What carries the argument
A five-component taxonomy of environment and profiling, human feedback, interaction types, orchestration, and communication that structures the analysis of how humans and LLM-based agents collaborate.
If this is right
- Humans and agents can collaborate more effectively by using the complementary strengths outlined in the components.
- System reliability increases when human feedback mechanisms are integrated to reduce hallucinations and handle complex tasks.
- Structured orchestration and communication enable safer deployment in real-world applications.
- Identified challenges in ethics and interaction design point to specific directions for future system improvements.
Where Pith is reading between the lines
- The taxonomy could serve as a checklist for developers building new human-agent systems to ensure coverage of key aspects.
- Future surveys might test the framework by attempting to fit post-2024 papers into the same five components.
- Links to broader human-computer interaction research could be explored by mapping existing HCI models onto these components.
- Empirical studies could measure whether systems that explicitly address all five components show measurable gains in user trust.
Load-bearing premise
The selected papers and the five-component taxonomy together give a complete and non-redundant picture of the field without major gaps or selection bias.
What would settle it
A review that identifies multiple major papers on LLM human-agent systems that cannot be placed into any of the five components or that requires an additional core component not listed in the survey.

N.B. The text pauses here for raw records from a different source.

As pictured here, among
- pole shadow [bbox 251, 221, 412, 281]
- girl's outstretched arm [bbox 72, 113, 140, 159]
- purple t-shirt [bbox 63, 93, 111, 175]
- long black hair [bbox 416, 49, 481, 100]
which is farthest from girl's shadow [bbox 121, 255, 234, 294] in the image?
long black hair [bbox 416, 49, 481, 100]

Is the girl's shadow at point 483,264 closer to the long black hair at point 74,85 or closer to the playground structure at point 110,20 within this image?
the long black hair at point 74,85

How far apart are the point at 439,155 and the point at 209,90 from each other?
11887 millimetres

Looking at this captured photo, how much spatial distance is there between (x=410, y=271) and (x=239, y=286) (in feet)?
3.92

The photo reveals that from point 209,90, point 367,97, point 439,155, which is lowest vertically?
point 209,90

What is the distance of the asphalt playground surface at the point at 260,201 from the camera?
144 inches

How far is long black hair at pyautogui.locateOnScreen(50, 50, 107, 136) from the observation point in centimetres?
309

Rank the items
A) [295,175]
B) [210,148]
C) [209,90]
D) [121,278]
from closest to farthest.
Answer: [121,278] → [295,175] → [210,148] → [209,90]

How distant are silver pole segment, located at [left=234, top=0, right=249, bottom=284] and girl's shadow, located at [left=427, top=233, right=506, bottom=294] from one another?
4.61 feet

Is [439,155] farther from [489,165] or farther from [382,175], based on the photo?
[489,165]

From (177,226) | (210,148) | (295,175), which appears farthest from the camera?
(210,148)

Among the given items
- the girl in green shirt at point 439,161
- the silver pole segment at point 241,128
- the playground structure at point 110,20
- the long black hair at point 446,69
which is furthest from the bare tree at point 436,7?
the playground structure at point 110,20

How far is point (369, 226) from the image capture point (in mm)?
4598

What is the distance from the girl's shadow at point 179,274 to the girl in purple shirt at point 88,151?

read the original abstract
Recent advances in large language models (LLMs) have sparked growing interest in building fully autonomous agents. However, fully autonomous LLM-based agents still face significant challenges, including limited reliability due to hallucinations, difficulty in handling complex tasks, and substantial safety and ethical risks, all of which limit their feasibility and trustworthiness in real-world applications. To overcome these limitations, LLM-based human-agent systems (LLM-HAS) incorporate human-provided information, feedback, or control into the agent system to enhance system performance, reliability, and safety. These human-agent collaboration systems enable humans and LLM-based agents to collaborate effectively by leveraging their complementary strengths. This paper provides the first comprehensive and structured survey of LLM-HAS. It clarifies fundamental concepts, systematically presents core components shaping these systems, including environment and profiling, human feedback, interaction types, orchestration, and communication, explores emerging applications, and discusses unique challenges and opportunities arising from human-AI collaboration. By consolidating current knowledge and offering a structured overview, we aim to foster further research and innovation in this rapidly evolving interdisciplinary field. Paper lists and resources are available at https://github.com/HenryPengZou/Awesome-Human-Agent-Collaboration-Interaction-Systems.
Editorial analysis
A structured set of objections, weighed in public.
Referee Report
Summary. The manuscript surveys LLM-based human-agent collaboration and interaction systems (LLM-HAS). It argues that fully autonomous LLM agents suffer from hallucinations, limited reliability on complex tasks, and safety risks, motivating the incorporation of human feedback and control. The central claim is that this is the first comprehensive structured survey of the area; it organizes the literature around a five-component taxonomy (environment and profiling, human feedback, interaction types, orchestration, and communication), reviews emerging applications, and discusses challenges and opportunities. A GitHub repository with paper lists and resources is provided.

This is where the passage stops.